Written task
Return each line of the material below word for word, but leave out the pictures.

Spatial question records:

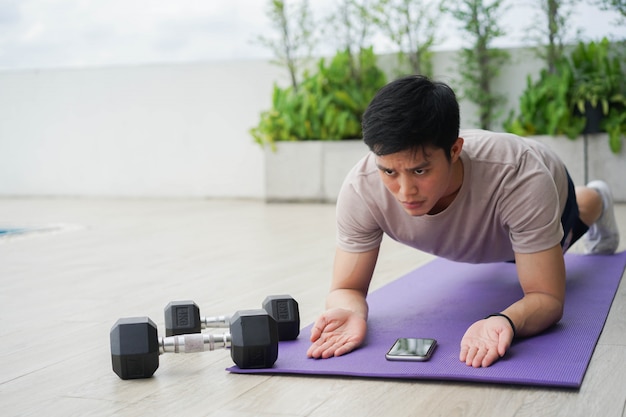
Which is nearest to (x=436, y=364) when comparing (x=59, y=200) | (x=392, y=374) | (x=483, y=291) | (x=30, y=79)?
(x=392, y=374)

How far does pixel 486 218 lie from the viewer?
1812 millimetres

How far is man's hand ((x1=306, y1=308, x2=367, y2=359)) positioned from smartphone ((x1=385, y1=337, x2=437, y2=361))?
0.28ft

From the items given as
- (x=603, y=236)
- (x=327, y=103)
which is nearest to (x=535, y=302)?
(x=603, y=236)

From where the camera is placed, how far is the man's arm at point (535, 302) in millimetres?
1606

Exercise answer
Which is nearest to (x=436, y=364) when comparing (x=59, y=200) | (x=392, y=374) | (x=483, y=291) | (x=30, y=79)?
(x=392, y=374)

How far does pixel 486 218 lie from the viewer?
1812 millimetres

How far is man's hand ((x1=306, y1=308, x2=367, y2=359)) positioned from smartphone ((x1=385, y1=337, x2=437, y2=361))?
0.28ft

From the items given as
- (x=603, y=236)
- (x=327, y=103)
which is nearest to (x=535, y=302)?
(x=603, y=236)

From where the camera is placed, how far is the man's arm at point (535, 302) in millimetres?
1606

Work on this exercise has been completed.